NICCOLÒ di Giovanni Fiorentino

Dizionario Biografico degli Italiani - Volume 78 (2013)

NICCOLO di Giovanni Fiorentino

Josko Belamaric
Anne Markham Schulz

NICCOLÒ di Giovanni Fiorentino. – Nacque nel 1418 circa, come si evince dalla dichiarazione alle decime (Markham Schulz, 1999, p. 752).

In documenti dalmati è menzionato come Niccolò «fiorentino», notizia che dichiara la sua provenienza da Firenze o dai suoi dintorni. È possibile, ma non certo, riferirgli un documento d’immatricolazione all’arte dei maestri di pietra e legname di Firenze datato 24 aprile 1445, riguardante un certo Niccolò di Giovanni dei paraggi di Pontassieve (Markham Schulz, 1996, p. 146). Il testamento veneziano del 1462 definisce «Tigula» il luogo di provenienza di Niccolò. Probabilmente si tratta di Tegolaia, località ora nota come Grassina, situata alla periferia di Firenze, dove un «Niccolò di Giovanni di Lorenzo», di 42 anni, nel dicembre 1460 doveva una piccola somma di denaro in tasse. Sebbene registrato come abitante, Niccolò non sembra avervi vissuto a lungo, se non mai (Markham Schulz, 1999; 2004, pp. 112-115).

Lo stile e l’iconografia dei primi lavori di Niccolò attestano la familiarità con la scultura di Donatello padovano e della sua cerchia (1443-54), così come con la produzione giovanile di Andrea Mantegna: prima di stabilirsi a Venezia, Niccolò probabilmente assistette Donatello nella realizzazione dell’altare maggiore in S. Antonio a Padova (Markham Schulz, 1978, pp. 16, 20, 29; la scomparsa di diversi registri relativi all’Arca del Santo, riguardanti gli anni cruciali dell’intervento di Donatello, preclude la conferma documentaria della collaborazione di Niccolò; il Niccolò d’Antonio Coccari nominato nei quaderni superstiti è ovviamente un’altra persona).

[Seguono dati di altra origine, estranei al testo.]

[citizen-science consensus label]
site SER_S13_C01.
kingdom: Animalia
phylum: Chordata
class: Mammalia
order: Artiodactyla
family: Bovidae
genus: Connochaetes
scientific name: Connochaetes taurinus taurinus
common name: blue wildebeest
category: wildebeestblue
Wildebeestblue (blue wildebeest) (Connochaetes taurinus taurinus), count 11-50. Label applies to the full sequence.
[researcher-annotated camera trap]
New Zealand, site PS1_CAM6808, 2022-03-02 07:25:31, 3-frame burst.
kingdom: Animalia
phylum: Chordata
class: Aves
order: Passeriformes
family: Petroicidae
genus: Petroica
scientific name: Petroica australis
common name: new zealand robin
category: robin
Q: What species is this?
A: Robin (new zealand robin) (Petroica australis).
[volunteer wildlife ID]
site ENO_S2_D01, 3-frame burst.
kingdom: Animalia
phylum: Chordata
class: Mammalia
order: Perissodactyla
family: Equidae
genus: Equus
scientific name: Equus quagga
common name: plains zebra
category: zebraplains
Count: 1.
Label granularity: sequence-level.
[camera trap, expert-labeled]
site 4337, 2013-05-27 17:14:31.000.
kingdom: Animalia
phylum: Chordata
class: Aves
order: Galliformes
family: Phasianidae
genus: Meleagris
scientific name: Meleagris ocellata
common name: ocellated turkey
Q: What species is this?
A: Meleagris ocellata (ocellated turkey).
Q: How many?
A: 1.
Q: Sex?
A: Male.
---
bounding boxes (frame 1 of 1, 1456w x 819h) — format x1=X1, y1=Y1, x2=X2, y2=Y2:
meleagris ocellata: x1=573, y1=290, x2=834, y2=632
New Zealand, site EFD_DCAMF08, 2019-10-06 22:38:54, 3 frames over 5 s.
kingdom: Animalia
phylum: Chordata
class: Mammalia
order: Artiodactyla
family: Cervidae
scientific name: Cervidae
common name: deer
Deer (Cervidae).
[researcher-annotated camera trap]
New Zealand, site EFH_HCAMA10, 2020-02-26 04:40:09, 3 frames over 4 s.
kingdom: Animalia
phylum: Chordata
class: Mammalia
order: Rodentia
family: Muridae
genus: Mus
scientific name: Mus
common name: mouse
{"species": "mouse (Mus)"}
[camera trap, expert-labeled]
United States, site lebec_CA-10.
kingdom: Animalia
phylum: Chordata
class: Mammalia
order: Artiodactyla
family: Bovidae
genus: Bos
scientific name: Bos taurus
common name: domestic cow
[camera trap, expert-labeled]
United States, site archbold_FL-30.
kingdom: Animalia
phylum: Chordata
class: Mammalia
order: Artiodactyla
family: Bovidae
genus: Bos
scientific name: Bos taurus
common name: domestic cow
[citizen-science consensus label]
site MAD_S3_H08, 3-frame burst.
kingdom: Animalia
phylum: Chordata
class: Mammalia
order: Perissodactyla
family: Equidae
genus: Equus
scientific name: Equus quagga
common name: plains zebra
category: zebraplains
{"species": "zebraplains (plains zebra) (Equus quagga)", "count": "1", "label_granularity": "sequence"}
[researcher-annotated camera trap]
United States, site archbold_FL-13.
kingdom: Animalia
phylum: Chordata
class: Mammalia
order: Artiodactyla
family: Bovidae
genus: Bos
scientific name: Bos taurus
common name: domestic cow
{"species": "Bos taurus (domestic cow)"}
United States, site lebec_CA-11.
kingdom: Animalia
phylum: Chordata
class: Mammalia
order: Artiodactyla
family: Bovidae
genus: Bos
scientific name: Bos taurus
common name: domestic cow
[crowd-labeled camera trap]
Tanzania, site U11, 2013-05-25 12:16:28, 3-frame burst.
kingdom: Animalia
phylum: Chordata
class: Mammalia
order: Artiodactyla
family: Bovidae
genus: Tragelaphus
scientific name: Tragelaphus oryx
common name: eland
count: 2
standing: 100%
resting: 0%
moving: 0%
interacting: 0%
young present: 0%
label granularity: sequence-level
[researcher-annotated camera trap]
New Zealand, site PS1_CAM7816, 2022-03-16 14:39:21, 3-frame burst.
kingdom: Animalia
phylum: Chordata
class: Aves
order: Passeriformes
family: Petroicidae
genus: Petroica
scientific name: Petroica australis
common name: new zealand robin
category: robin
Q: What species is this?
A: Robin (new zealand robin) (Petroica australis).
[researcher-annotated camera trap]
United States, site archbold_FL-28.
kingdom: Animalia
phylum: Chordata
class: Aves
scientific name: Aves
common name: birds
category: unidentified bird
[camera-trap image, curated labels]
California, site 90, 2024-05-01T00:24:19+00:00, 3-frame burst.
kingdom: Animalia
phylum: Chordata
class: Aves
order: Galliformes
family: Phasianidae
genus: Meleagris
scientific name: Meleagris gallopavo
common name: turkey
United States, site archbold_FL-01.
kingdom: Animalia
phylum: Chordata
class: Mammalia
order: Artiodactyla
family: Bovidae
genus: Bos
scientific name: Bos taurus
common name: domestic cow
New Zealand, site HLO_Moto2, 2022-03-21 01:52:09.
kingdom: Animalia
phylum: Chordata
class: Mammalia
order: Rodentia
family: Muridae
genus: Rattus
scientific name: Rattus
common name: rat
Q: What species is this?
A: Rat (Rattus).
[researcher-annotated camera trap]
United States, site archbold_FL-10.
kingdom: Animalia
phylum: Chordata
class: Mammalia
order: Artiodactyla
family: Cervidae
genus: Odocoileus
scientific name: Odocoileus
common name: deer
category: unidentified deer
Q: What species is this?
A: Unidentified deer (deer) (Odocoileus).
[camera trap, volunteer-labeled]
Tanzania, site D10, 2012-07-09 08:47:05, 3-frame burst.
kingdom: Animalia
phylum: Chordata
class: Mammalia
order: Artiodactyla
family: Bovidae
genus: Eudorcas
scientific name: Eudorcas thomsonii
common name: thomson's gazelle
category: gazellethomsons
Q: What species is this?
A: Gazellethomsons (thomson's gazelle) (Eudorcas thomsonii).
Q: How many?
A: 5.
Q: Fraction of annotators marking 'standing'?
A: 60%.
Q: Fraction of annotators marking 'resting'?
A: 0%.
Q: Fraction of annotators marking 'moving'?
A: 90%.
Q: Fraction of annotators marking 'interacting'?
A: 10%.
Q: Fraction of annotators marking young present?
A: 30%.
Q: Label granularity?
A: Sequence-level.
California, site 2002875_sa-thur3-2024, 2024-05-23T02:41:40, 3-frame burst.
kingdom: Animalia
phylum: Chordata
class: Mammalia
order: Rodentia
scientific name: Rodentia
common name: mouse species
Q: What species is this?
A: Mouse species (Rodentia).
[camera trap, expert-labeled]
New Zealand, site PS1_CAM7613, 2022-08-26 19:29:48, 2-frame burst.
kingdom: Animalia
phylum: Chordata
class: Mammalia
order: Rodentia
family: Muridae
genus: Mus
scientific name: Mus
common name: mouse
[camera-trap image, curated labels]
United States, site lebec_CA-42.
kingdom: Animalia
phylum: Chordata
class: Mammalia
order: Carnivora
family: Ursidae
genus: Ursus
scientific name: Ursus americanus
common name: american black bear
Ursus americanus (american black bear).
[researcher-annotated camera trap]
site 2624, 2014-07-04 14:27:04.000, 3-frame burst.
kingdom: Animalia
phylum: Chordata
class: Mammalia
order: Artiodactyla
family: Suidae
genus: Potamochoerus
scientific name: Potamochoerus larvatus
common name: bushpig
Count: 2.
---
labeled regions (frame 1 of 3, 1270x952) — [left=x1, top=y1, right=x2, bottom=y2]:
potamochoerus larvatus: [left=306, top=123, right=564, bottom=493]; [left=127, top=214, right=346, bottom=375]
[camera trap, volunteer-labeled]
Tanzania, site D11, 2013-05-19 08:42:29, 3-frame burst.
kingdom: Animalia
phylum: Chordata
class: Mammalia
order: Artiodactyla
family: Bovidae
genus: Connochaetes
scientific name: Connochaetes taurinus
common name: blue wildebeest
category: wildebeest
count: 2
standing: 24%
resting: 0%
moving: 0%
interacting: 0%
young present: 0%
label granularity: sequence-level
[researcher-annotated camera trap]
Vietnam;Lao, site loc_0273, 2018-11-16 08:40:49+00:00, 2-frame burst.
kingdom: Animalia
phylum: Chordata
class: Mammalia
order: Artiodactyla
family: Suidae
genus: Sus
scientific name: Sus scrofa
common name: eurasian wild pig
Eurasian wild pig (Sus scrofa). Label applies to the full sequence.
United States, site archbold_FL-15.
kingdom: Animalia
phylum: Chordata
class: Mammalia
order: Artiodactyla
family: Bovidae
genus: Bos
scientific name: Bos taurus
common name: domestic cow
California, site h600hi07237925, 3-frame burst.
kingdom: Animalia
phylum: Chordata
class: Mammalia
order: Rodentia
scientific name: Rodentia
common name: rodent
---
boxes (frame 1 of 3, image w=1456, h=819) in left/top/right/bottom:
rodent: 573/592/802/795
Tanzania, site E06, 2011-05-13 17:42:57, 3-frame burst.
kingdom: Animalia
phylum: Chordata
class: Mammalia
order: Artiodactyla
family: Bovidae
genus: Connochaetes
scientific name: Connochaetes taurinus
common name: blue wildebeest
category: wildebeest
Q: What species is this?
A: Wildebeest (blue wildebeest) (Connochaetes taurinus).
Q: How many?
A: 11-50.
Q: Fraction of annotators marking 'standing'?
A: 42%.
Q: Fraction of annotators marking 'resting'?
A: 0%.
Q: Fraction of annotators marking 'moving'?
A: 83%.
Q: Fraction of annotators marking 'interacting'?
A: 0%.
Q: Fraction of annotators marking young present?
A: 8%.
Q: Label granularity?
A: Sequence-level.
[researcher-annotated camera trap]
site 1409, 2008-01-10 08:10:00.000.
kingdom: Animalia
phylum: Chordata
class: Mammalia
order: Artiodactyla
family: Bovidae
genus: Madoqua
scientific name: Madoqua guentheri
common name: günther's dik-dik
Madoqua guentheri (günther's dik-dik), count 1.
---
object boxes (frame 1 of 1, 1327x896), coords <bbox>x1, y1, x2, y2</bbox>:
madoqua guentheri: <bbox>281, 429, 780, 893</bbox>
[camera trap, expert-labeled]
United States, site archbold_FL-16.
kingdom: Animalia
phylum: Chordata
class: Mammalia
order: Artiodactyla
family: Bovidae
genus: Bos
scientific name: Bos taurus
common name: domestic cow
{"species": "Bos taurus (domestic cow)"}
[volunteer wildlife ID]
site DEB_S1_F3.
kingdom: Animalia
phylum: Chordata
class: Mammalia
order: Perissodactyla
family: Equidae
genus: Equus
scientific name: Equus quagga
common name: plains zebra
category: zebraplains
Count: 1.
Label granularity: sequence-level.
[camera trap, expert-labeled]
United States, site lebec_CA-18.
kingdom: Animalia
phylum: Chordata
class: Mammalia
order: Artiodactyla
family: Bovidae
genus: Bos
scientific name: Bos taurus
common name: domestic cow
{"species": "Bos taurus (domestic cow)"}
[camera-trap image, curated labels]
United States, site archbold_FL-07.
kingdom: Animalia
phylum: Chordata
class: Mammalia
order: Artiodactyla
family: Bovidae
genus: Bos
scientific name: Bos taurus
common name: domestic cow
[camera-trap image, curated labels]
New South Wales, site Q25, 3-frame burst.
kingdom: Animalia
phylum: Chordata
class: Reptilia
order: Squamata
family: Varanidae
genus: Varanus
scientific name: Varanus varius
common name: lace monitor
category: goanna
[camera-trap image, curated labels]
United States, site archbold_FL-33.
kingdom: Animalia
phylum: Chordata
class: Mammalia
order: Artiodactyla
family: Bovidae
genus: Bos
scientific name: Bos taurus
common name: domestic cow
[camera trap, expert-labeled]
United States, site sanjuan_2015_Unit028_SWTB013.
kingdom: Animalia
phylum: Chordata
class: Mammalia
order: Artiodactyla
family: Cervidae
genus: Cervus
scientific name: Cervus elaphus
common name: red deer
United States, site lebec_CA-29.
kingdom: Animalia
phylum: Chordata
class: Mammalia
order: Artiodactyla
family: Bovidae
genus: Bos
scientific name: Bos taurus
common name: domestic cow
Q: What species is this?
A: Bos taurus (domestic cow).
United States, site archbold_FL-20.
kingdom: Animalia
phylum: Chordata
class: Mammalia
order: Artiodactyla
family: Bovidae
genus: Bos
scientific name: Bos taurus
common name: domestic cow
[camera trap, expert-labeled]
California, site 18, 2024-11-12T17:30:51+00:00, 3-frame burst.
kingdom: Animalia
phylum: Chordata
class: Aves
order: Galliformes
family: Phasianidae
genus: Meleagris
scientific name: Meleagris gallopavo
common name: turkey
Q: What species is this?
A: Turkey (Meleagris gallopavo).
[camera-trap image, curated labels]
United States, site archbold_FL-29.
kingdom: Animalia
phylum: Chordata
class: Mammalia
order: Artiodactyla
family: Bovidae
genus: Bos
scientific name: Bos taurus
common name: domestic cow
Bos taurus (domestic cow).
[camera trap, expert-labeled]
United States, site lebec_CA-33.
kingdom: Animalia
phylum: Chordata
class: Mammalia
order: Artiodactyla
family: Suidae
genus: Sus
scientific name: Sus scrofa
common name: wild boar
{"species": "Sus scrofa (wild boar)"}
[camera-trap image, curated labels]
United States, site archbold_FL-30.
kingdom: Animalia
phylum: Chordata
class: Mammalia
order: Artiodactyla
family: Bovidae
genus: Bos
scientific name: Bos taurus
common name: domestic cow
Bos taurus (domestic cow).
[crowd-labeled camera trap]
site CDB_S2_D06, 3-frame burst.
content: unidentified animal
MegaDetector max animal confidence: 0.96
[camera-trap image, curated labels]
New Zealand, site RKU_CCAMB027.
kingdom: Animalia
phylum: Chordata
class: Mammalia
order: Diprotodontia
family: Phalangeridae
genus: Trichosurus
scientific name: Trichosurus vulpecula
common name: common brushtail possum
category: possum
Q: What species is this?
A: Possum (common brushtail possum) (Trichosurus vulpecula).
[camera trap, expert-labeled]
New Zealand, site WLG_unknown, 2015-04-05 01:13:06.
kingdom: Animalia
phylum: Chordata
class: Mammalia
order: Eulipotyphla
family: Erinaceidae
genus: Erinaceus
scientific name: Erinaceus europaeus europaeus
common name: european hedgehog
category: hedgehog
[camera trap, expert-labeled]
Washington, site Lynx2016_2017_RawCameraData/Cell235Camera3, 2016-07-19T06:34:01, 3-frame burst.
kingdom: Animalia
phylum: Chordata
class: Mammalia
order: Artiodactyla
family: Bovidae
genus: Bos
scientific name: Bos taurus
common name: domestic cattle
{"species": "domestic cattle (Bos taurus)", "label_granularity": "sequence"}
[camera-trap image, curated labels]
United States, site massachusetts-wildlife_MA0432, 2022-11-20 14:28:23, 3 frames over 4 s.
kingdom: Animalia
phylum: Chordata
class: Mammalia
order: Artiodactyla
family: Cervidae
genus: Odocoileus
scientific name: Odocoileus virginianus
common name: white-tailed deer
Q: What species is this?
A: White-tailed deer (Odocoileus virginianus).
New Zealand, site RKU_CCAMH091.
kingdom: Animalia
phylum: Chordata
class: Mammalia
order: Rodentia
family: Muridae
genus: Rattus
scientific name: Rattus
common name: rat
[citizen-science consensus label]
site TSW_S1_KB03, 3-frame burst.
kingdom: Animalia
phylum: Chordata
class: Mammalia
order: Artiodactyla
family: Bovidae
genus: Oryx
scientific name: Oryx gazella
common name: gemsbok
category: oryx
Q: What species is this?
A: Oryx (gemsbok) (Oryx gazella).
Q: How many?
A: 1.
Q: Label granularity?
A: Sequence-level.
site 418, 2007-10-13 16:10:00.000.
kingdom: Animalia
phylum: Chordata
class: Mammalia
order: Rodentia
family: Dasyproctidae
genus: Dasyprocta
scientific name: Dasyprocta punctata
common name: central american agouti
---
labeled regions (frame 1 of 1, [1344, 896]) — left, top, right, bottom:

Relativamente al soggiorno padovano di Niccolò, si è posta l’attenzione sulla ricomparsa, nella tomba del doge Francesco Foscari, dei medesimi panneggi caratterizzanti la Madonna col Bambino in S. Gaetano a Padova, attribuibile a Donatello e bottega, così come della composizione e dell’iconografia del disegno raffigurante Cristo benedicente tra due angeli nel Kupferstichkabinett di Berlino, attribuito a Niccolò Pizzolo (Markham Schulz, 2004, pp. 116-120).

Il 10 luglio 1462 Niccolò, gravemente ammalato, fece testamento (Markham Schulz, 1999). È un fatto singolare che entrambi i suoi testimoni, Niccolò Morosini e Bartolomeo Donato, fossero nobili. Come esecutori, Niccolò nominò un terzo nobile veneziano, il senatore e poi conte di Traù Alvise Lando, e Francesco Trevisan, priore del grande monastero certosino di S. Andrea del Lido, non in veste ecclesiastica ma come amico.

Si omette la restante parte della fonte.